(Stored entries)
:::
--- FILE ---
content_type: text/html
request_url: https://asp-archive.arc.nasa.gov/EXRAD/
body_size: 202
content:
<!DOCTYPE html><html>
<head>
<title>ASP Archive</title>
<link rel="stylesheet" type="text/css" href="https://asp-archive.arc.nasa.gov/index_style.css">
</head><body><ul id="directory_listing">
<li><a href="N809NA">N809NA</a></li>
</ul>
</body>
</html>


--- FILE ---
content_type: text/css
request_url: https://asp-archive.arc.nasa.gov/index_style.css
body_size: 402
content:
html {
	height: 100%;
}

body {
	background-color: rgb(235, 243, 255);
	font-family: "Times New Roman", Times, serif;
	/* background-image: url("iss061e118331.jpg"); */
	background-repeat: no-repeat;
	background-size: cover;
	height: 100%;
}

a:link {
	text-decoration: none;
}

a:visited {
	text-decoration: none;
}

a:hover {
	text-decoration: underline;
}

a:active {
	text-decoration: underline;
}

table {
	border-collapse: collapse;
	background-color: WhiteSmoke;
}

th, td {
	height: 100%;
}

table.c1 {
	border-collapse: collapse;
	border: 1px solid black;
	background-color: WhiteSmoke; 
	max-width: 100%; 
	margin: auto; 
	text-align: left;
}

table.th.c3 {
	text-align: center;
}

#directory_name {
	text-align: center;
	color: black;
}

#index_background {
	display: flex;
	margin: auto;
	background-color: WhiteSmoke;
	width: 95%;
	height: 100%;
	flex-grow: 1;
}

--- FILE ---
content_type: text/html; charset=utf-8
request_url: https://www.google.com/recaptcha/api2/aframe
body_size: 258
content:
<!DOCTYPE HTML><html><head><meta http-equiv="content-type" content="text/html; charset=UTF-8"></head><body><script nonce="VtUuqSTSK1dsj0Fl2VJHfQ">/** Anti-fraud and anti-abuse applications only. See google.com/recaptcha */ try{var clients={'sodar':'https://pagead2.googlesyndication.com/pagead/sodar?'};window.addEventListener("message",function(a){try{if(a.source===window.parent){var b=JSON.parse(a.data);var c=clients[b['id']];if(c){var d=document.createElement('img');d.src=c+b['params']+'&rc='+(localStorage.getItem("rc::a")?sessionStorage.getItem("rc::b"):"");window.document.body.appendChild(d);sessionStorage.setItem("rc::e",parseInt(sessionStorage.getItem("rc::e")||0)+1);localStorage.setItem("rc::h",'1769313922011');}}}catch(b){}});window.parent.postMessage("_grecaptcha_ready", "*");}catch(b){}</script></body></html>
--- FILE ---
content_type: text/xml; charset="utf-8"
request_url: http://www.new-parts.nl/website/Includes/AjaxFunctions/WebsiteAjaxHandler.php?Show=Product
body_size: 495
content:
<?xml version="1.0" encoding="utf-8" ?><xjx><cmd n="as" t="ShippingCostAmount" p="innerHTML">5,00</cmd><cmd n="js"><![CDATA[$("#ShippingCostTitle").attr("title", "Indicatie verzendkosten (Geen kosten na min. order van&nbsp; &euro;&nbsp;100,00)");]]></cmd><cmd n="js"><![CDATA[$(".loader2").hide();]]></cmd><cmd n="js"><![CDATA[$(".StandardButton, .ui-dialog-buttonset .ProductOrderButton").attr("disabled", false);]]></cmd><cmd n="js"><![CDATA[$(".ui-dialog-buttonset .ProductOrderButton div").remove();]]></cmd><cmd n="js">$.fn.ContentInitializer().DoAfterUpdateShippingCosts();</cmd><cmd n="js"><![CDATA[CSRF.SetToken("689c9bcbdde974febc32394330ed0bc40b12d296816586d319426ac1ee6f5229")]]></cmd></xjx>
:::
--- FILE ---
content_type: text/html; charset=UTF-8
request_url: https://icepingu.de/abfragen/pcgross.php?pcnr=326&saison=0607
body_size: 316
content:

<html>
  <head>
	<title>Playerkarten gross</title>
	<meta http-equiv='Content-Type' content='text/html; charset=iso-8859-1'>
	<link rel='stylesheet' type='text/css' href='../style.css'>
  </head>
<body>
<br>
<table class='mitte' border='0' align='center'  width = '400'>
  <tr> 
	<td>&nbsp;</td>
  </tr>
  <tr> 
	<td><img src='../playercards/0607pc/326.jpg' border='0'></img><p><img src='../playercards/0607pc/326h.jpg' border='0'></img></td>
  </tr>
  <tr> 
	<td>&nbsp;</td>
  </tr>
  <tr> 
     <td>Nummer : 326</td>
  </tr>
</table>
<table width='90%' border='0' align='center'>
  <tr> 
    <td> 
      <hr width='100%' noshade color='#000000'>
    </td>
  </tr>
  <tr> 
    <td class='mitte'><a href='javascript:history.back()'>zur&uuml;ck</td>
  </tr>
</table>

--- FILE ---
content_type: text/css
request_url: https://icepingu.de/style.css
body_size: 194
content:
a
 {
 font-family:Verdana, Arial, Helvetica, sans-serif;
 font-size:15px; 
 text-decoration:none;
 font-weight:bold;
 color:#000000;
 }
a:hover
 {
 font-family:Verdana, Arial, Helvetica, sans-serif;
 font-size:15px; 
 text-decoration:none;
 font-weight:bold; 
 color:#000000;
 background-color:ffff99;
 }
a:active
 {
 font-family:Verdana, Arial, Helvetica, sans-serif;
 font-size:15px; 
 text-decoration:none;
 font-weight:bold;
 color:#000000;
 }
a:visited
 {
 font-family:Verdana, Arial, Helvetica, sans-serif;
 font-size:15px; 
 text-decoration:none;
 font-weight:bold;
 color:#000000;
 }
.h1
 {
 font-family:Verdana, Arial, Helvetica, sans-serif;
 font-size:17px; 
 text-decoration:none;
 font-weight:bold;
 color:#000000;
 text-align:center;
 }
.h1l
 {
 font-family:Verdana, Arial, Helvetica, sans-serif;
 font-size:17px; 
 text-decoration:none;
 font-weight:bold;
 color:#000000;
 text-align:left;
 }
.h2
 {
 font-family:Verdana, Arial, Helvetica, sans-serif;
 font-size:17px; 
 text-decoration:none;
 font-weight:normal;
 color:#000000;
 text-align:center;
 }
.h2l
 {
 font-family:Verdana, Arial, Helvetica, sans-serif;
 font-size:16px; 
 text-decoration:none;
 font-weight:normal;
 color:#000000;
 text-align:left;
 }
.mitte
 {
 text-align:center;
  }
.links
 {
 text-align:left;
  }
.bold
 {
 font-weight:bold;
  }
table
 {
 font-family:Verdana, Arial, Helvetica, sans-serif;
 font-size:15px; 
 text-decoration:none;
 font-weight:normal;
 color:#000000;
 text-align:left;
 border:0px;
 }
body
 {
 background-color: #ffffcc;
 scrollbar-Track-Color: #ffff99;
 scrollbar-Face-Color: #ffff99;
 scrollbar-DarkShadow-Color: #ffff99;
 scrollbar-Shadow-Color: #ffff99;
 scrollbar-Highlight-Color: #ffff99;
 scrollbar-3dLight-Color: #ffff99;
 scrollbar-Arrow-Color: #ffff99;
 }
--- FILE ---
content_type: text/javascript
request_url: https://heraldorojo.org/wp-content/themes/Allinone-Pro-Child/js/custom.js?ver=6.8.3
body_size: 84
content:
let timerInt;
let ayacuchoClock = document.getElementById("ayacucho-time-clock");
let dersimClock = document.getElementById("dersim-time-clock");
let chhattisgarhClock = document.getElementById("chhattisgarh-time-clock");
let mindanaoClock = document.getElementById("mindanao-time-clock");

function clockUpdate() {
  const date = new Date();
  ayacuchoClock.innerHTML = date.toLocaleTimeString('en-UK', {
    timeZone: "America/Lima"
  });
:::
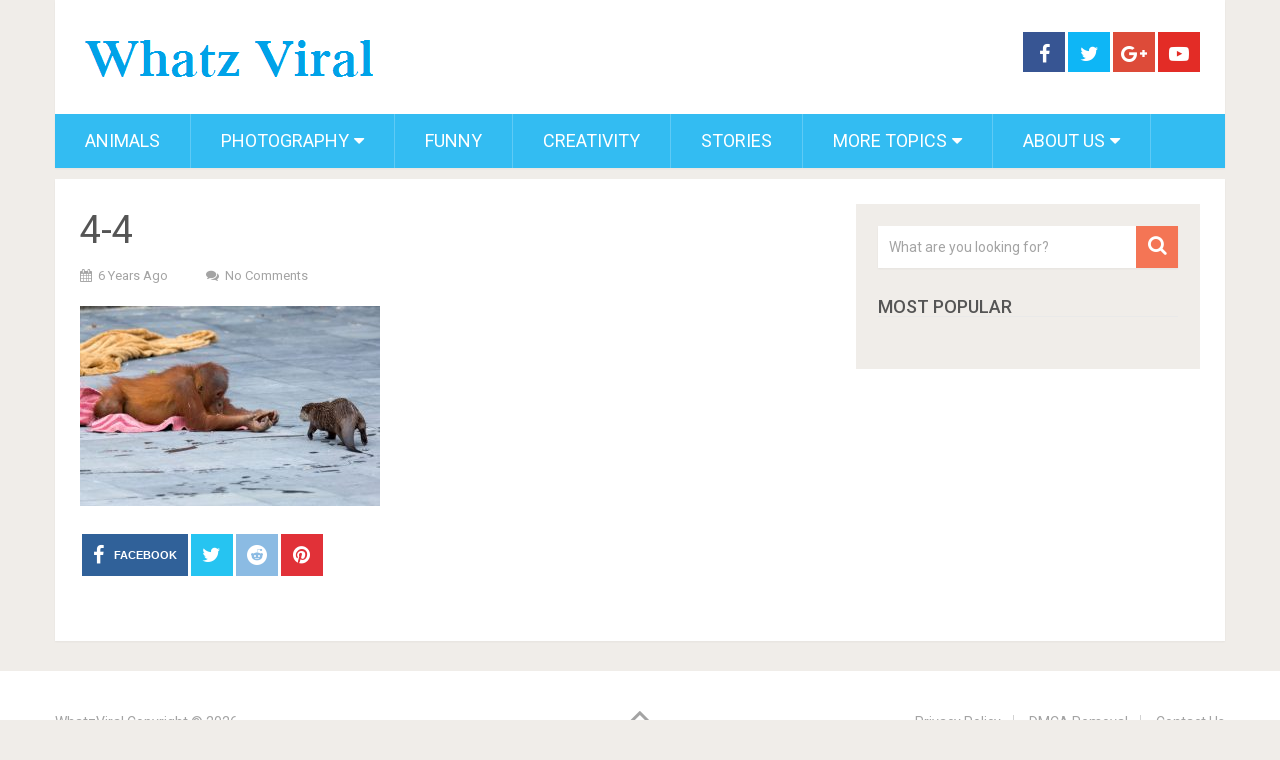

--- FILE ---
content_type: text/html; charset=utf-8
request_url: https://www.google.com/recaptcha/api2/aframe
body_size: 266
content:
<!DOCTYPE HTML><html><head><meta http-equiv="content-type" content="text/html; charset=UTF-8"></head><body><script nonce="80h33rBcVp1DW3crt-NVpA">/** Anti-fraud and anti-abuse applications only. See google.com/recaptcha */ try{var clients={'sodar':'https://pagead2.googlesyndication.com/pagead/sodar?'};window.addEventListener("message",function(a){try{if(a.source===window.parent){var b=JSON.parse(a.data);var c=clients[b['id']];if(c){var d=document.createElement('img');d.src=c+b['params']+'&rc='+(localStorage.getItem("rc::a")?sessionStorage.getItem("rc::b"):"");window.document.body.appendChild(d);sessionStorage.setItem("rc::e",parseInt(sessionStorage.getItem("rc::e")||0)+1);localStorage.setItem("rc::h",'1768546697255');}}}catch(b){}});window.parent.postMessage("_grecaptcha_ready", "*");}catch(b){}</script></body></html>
:::
Some lines above contain the word "width". Copy each of them.

> [Output of the exercise]:
	max-width: 100%; 
	width: 95%;
<table class='mitte' border='0' align='center'  width = '400'>
<table width='90%' border='0' align='center'>
      <hr width='100%' noshade color='#000000'>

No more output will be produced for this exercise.